[Given passage Boundary: Start]
Entities associated through some of these properties with one of the entities already qualified as reliably CCC are also directly qualified as reliably part of CCC. Although some of these relationships can be fortuitous, we considered them as important enough in order to qualify one article as CCC, assuming a broader interpretation of which entities are involved in a cultural context. This property is usually used for characterizing people and works.

Precision: The selection is precise.

Recall: We cannot stop at this point, we need more content.

Ambiguous annotation

Primary Articles / Annotation

The following Wikidata properties are direct and provide partial confidence.

Weak language properties: P407 (language of work or name), P1412 (language spoken) and P2936 (language used).

These properties are related to a language but present a weaker relationship with it. Therefore, entities associated through some of these properties with the language (or one if its dialects) may be related to it in a tangential. Hence, they were qualified as potentially CCC.

Wikidata

The following Wikidata properties provide partial confidence and take qitems/articles from 2A:

Affiliation properties: P463 (member of), P102 (member of political party), P54 (member of sports team), P69 (educated at), P108 (employer), P39 (position held), P937 (work location), P1027 (conferred by), P166 (award received), P118 (league), P611 (religious order), P1416 (affiliation) and P551 (residence).

Entities associated through some of these properties with one of the entities already qualified as reliably CCC are potentially part of CCC. Affiliation properties represent a weaker relationship than created_by. It is not possible to assess how central this property is in the entities exhibiting it, hence these were qualified as potentially CCC.

Has_part: P527 (has part) and P150 (contains administrative territorial entity).

Entities associated through some of these properties with one of the entities already qualified as reliably CCC are potentially part of CCC, as they could be bigger instances of the territory that might include other territories outside the language context.

Wikipedia

Categories: we may collect categories including the keywords and iterate the category graph to collect all the articles.

At each iteration, for every article we find, we can assign the level or distance jumps from the top category. In the case of multiple paths, we will assign the minimum number of jumps to the top category, and also create another feature indicating the number of paths between the article and the top category.
[Given passage Boundary: End]
[Data shown Boundary: Start]
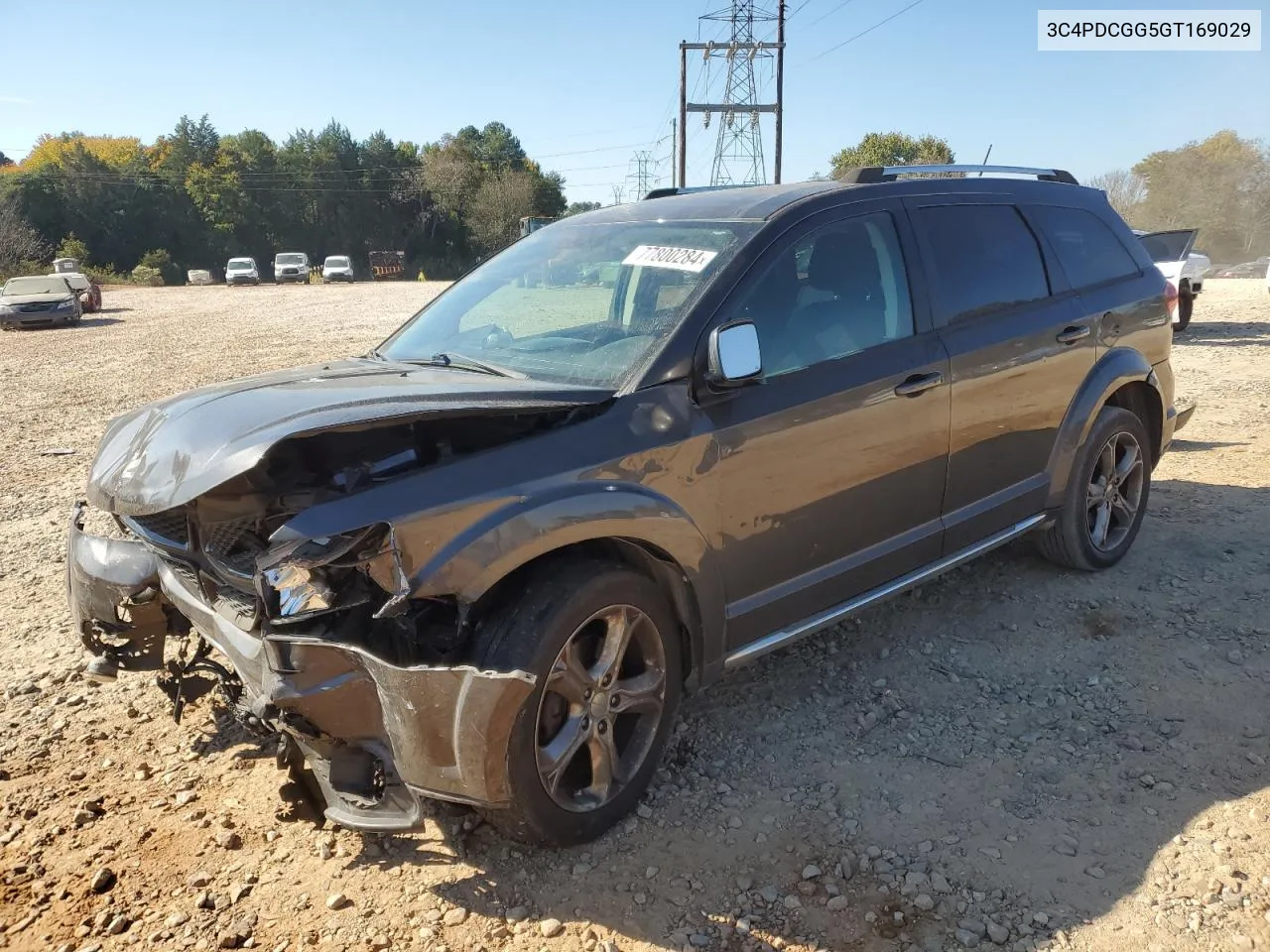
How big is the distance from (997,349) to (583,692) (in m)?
[Data shown Boundary: End]
▶ [Instructions]
**1.** From the CCC passage above, copy the part that opens with the words containing "At each iteration, for" and closes with "and the top category.".
**2.** In the CCC passage, which two Wikidata properties are grouped under Has_part?
**3.** Continue the CCC passage from where it stops.

▶ [Solved tasks]
**1.**
At each iteration, for every article we find, we can assign the level or distance jumps from the top category. In the case of multiple paths, we will assign the minimum number of jumps to the top category, and also create another feature indicating the number of paths between the article and the top category.

**2.** P527 (has part) and P150 (contains administrative territorial entity).

**3.**
Each article on Wikipedia is assigned directly to some categories, and categories can, in turn, be assigned to higher-level categories. We then started from the same list of keywords used for feature 2, and identified all the categories including such keywords. For example, “Italian cheeses” or “Italian cuisine”. We then took all articles contained in these categories, and iteratively went down the tree, retrieving all their subcategories and the articles assigned to them. In this way, we did not only get a binary value, but also discrete indicators for an article: the shortest distance in the tree from a category containing a relevant keyword, and the number of paths connecting the article to one of such categories. As the category trees may be noisy, we did not consider this feature reliable, and we assigned the articles retrieved in this way to the group of potentially CCC articles.

Inlinks/Outlinks: We may want to count the number of inlinks and outlinks pointing towards the articles mapped in 2A for articles in the Wikimedia project. We can also compute this number relative to the total number of inlinks and the total number of outlinks.

We may want to compute features for a negative groundtruth, in 2A (Geolocated articles in other territories) and in 2B (Located articles in other territories and Inlinks/Outlinks to geolocated articles not in the language-related territories).

This feature aims at qualifying articles according to their incoming and outgoing links, starting from the assumption that concepts related to the same cultural context are more likely to be linked to one another. Hence, for each article, we counted the number of links coming from other articles already qualified as reliably CCC (inlinks from CCC), and computed the percentage in relation to all the incoming links (percent of inlinks from CCC) as a proxy for relatedness to CCC.

Likewise, for each article, we counted the number of links pointing to other articles already qualified as reliably CCC (outlinks to CCC) and the corresponding percentage with respect to their total number of outlinks (percent of outlinks to CCC). We expect a high percentage of outlinks to CCC to imply that an article is very likely to be part of CCC, as its content refers to that cultural context.

Inlinks / Outlinks to geolocated articles not in CCC (potentially non CCC)

The last feature aims at qualifying articles according to how many of their links relate to territories which are not mapped to the language. Similarly to Feature 12, the number of inlinks and outlinks to geolocated articles not mapped to the language were counted along with their percentual equivalent (i.e. inlinks from geolocated not in CCC, percent inlinks from geolocated not in CCC, outlinks to geolocated not in CCC, percent outlinks to geolocated not in CCC). Articles qualified by these features are potentially part of other languages CCC.

Classifier

We need to convert some non-numerical features to binary.

We want to use negative sampling to augment the negative ground-truth sample.

We will only provide the classifier for testing the articles that contain a feature based on the category graph (e.g., the distance level or the number of paths).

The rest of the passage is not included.